For each column that is being compressed, an anchor value is chosen and stored in the CI. This anchor will be the largest most common value that is found. Then, other occurrences of this value in the column are replaced by a reference to the corresponding prefix. If the value in a row does not exactly match the selected prefix value, a partial match is referred.
For instance, in the first column of the first row, the value AAAAB will be transformed to 4B. This means that the first 4 letters (AAAB) matched partially the anchor’s value (AAABCC), so they’re replaced by the number 4 and the “B” that did not match is kept.
The occurrences that match exactly the anchor’s value will store a special kind of null, to indicate it. Contrarily, in completely unmatched pairs, the current value is prefixed with a 0, which actually takes more space instead of saving.
After Prefix compression has been completed, Dictionary compression is applied. It searches for repeated values anywhere on the page, and stores them in the CI area. Unlike Prefix compression, it is not restricted to one column, so it can replace repeated values that occur anywhere on a page. The following image illustrates how Dictionary compression is applied.
Note that the value 4B has been referenced from different columns of the same page. For more details about Page compression check this page, or the awesome Bob Pusateri’s presentation on the 8KB conference here.
I’ve Learned So Much From My Mistakes…
Now, the fun part. Let’s consider the following table, containing the columns Id and ViewCount from the Posts table in the StackOverflow2010 database. Both are INT columns and considering the values they hold, it seems appropriate.
CREATE TABLE PostViews ( [PostId] INT NOT NULL, [ViewCount] INT NOT NULL, CONSTRAINT [PK_Id] PRIMARY KEY CLUSTERED([PostId]) ) INSERT INTO dbo.PostViews (PostId,ViewCount) SELECT Id,ViewCount FROM Posts
The table has 3 729 195 rows, which materialize in 63.1 MB and 62.7MB of reserved and actual data size, respectively.
…That I’m Thinking of Making a Few More
This time, we recreate the table changing the PostId and ViewCount to BIGINT, instead of INT. After inserting the exact same data, we can confirm the consequences of our choice:
The same 3 729 195 rows will now require 93MB.
Nolege Is Power
To test our hypothesis, we need to recreate our table with compression. We’ll enable Row compression, executing the following command:
ALTER TABLE PostViews REBUILD WITH (DATA_COMPRESSION = ROW);
By looking into the underlying data with the DBCC PAGE command, we’ll be able to notice the gains from compression.

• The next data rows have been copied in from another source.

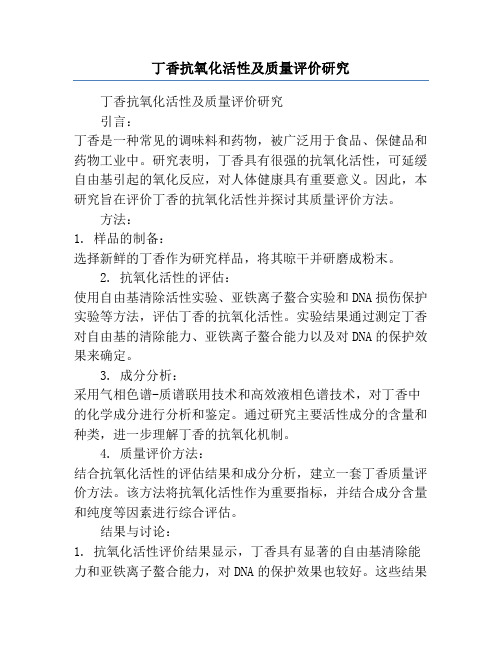 丁香抗氧化活性及质量评价研究

丁香抗氧化活性及质量评价研究

引言：

丁香是一种常见的调味料和药物，被广泛用于食品、保健品和药物工业中。研究表明，丁香具有很强的抗氧化活性，可延缓自由基引起的氧化反应，对人体健康具有重要意义。因此，本研究旨在评价丁香的抗氧化活性并探讨其质量评价方法。

方法：

1. 样品的制备：

选择新鲜的丁香作为研究样品，将其晾干并研磨成粉末。

2. 抗氧化活性的评估：

使用自由基清除活性实验、亚铁离子螯合实验和DNA损伤保护实验等方法，评估丁香的抗氧化活性。实验结果通过测定丁香对自由基的清除能力、亚铁离子螯合能力以及对DNA的保护效果来确定。

3. 成分分析：

采用气相色谱-质谱联用技术和高效液相色谱技术，对丁香中的化学成分进行分析和鉴定。通过研究主要活性成分的含量和种类，进一步理解丁香的抗氧化机制。

4. 质量评价方法：

结合抗氧化活性的评估结果和成分分析，建立一套丁香质量评价方法。该方法将抗氧化活性作为重要指标，并结合成分含量和纯度等因素进行综合评估。

结果与讨论：

1. 抗氧化活性评价结果显示，丁香具有显著的自由基清除能力和亚铁离子螯合能力，对DNA的保护效果也较好。这些结果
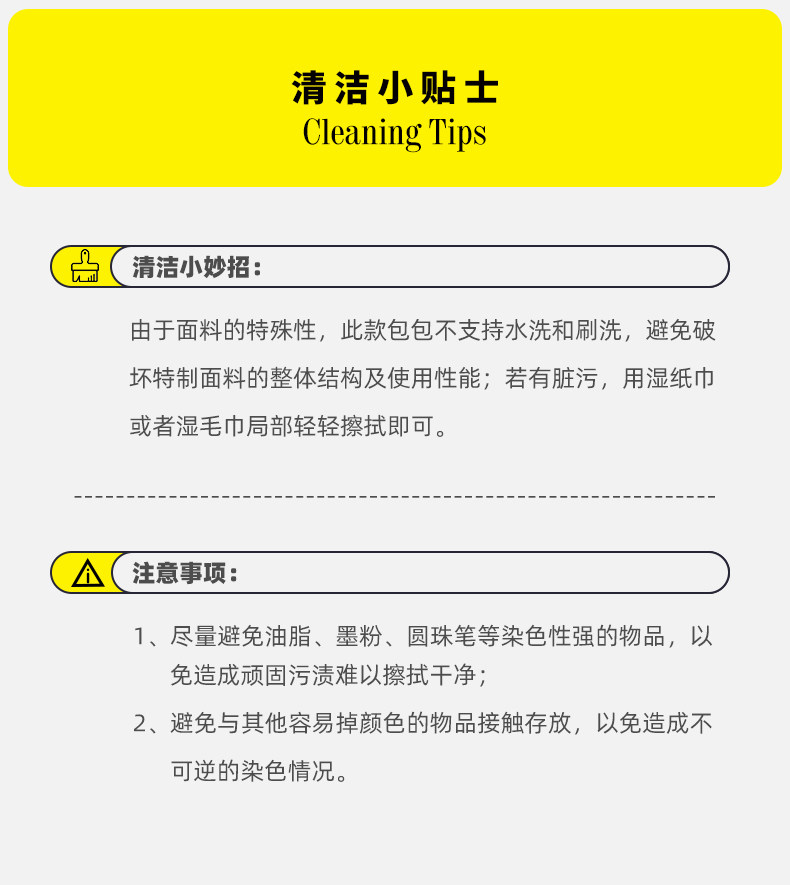 清洁小贴士
Cleaning Tips

清洁小妙招：

由于面料的特殊性，此款包包不支持水洗和刷洗，避免破坏特制面料的整体结构及使用性能；若有脏污，用湿纸巾或者湿毛巾局部轻轻擦拭即可。

注意事项：

1、尽量避免油脂、墨粉、圆珠笔等染色性强的物品，以免造成顽固污渍难以擦拭干净；

2、避免与其他容易掉颜色的物品接触存放，以免造成不可逆的染色情况。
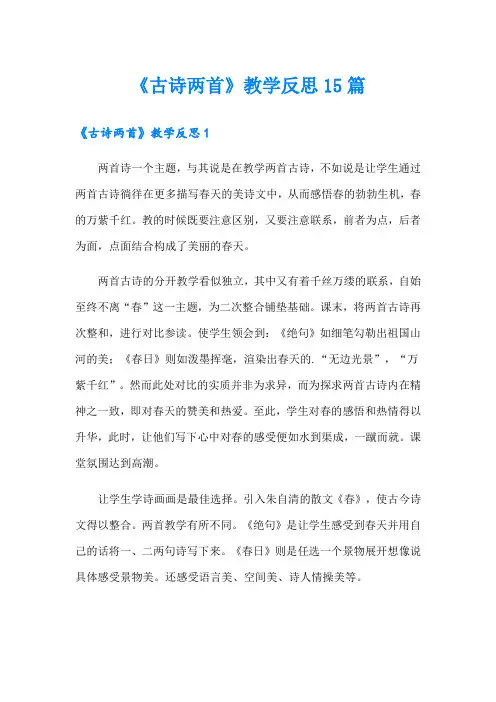 《古诗两首》教学反思15篇

《古诗两首》教学反思1

两首诗一个主题，与其说是在教学两首古诗，不如说是让学生通过两首古诗徜徉在更多描写春天的美诗文中，从而感悟春的勃勃生机，春的万紫千红。教的时候既要注意区别，又要注意联系，前者为点，后者为面，点面结合构成了美丽的春天。

两首古诗的分开教学看似独立，其中又有着千丝万缕的联系，自始至终不离“春”这一主题，为二次整合铺垫基础。课末，将两首古诗再次整和，进行对比参读。使学生领会到：《绝句》如细笔勾勒出祖国山河的美；《春日》则如泼墨挥毫，渲染出春天的.“无边光景”，“万紫千红”。然而此处对比的实质并非为求异，而为探求两首古诗内在精神之一致，即对春天的赞美和热爱。至此，学生对春的感悟和热情得以升华，此时，让他们写下心中对春的感受便如水到渠成，一蹴而就。课堂氛围达到高潮。

让学生学诗画画是最佳选择。引入朱自清的散文《春》，使古今诗文得以整合。两首教学有所不同。《绝句》是让学生感受到春天并用自己的话将一、二两句诗写下来。《春日》则是任选一个景物展开想像说具体感受景物美。还感受语言美、空间美、诗人情操美等。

Even though the bigint data type has a fixed length of 8 bytes, we can verify that the values 2290772 and 0 take only 3 and 0 bytes, respectively. This has a significant impact on the table size, as expected:
All our records fit in 40MB now, which is nearly one third less than the uncompressed table with the appropriate data types. If we compress that version of the table with the int columns, we’ll notice that the results are virtually the same. But now that we know the mechanisms behind compression, is easy to understand why.

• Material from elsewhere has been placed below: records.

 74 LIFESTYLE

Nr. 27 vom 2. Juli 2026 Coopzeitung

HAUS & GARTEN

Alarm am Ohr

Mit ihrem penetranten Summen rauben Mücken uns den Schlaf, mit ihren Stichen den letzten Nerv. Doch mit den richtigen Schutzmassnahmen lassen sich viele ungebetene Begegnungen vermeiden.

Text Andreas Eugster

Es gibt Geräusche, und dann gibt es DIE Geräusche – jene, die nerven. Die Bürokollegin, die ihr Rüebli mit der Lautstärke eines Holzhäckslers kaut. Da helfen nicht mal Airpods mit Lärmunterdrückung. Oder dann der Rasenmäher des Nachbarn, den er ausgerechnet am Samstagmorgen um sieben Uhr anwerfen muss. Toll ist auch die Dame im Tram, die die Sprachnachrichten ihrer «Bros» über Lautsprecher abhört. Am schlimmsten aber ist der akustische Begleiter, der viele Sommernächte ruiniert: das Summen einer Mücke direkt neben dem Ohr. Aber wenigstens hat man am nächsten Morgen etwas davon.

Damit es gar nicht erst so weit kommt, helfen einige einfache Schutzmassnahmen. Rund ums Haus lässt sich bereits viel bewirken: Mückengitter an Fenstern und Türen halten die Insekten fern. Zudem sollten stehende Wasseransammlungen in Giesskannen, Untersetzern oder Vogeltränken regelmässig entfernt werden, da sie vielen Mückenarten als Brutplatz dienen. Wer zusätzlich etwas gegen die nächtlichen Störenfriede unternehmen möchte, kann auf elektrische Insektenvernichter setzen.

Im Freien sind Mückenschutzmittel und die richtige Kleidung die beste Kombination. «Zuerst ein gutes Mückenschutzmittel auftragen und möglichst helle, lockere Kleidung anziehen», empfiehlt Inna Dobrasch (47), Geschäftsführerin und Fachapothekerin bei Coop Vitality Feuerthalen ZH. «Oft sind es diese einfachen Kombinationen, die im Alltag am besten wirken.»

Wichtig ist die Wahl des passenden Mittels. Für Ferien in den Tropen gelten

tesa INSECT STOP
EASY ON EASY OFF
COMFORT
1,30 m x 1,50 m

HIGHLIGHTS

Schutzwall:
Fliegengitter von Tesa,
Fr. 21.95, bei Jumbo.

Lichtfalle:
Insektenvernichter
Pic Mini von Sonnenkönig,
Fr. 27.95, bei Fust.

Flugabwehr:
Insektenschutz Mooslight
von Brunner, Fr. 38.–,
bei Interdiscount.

As we saw, under certain circumstances, compression can successfully conceal bad design decisions, at least to some extent. But it’s important to stress that there are other punishments for those who live with poor data-type choices, that compression can’t fix. This is particularly true when we are not talking about mildly bad ideas like using bigint instead of int and start talking about scarier patterns like #WeAreAllVarchar. So, despite this being a valid approach for cases where can’t change columns data types, compression should not be used as a enabler for lazy and bad design decisions.